On Wed, Nov 20, 2019 at 8:44 PM Jim Fehlig <jfehlig(a)suse.com> wrote:
On 11/19/19 11:56 PM, Fabiano Fidêncio wrote:
> On Wed, Nov 20, 2019 at 12:01 AM Jim Fehlig <jfehlig(a)suse.com> wrote:
>>
>> On 11/19/19 3:32 AM, Andrea Bolognani wrote:
>>> On Tue, 2019-11-19 at 00:21 +0000, Jim Fehlig wrote:
[...]
>>>> +++ b/guests/host_vars/libvirt-opensuse-15.1/main.yml
>>>> +package_format: 'rpm'
>>>> +package_manager: 'zypper'
>>>> +os_name: 'openSUSE'
>>>> +os_version: '15.1'
>>>
>>> So, about the naming.
>>>
>>> What I would have done here is
>>>
>>> os_name: 'OpenSUSE'
>>> os_version: '15'
>>>
>>> The intial capital letter in os_name goes against the actual branding
>>> for openSUSE so I'm not perfectly happy with it, but on the other
>>> hand it's very useful when defining mappings because package formats
>>> all start with a lowercase letter and all OS names start with an
>>> uppercase letter. So I would try to stick with that convention.
>>
>> Ok, no problem.
>>
>>> As for os_version, if you look at all existing entries we use the
>>> major version number only: eg. we have CentOS7 instead of CentOS7.7
>>> and FreeBSD12 instead of FreeBSD12.1: this makes sense because, as
>>> the guest gets updated over time, it will naturally pick up the
>>> latest minor release. Will this work for openSUSE too?
>>
>> I suppose so. Although for example Leap 15.2 will have a different kernel (5.3.
>> vs 4.12), different install path
>> (
http://download.opensuse.org/distribution/leap/15.2/repo/oss/), etc. Is that
okay?
>
> It depends a lot on what's the OpenSUSE policy of its distro. Once
> 15.2 is out, what happens to 15.1? Is this just a "minor" update?
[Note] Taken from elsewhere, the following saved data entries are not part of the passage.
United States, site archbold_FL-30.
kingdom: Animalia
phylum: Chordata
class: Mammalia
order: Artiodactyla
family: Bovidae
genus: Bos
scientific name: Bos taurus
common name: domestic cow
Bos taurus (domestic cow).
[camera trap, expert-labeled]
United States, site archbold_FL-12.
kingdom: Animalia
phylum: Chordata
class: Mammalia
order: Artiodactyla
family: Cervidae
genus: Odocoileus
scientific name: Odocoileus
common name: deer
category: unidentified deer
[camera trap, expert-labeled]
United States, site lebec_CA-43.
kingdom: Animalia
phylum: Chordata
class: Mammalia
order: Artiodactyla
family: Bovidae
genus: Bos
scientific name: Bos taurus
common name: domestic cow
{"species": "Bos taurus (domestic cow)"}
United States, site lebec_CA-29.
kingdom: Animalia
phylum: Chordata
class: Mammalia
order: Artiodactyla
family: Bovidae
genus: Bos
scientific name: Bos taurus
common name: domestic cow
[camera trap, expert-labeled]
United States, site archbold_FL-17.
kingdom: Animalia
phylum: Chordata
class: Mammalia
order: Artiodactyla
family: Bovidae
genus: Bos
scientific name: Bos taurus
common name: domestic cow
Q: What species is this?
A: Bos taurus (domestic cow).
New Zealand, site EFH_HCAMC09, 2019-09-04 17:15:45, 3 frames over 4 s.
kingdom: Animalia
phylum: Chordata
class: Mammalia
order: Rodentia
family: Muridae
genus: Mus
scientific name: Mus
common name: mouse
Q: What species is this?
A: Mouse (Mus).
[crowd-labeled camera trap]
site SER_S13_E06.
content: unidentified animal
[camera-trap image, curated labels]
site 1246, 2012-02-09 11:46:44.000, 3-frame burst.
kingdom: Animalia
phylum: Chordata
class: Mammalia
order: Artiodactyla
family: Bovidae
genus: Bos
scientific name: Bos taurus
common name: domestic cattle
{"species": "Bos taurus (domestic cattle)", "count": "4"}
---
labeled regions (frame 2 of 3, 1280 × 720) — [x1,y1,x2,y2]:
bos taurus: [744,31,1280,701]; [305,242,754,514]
Will
> 15.1 still be supported or are people expected to just update /
> upgrade to 15.2?
15.1 will continue to be actively supported alongside 15.2 for six months after
the release of 15.2. The lifecycle is described here
https://en.opensuse.org/Lifetime
Perhaps it is best to just support the latest Leap release plus openSUSE
Tumbleweed? I.e. I send a patch to replace the 15.1 machine with 15.2 once it is
released.
I'd adopt the same policy we have for other distros. Support the last
two releases (as in, Fedora 30 and Fedora 31).
Leap seems to fit in the "Fedora" case. Thus, I'd keep 15.1, 15.2, 15.3,
...
Together with that, I really would like to have Tumbleweed supported as well.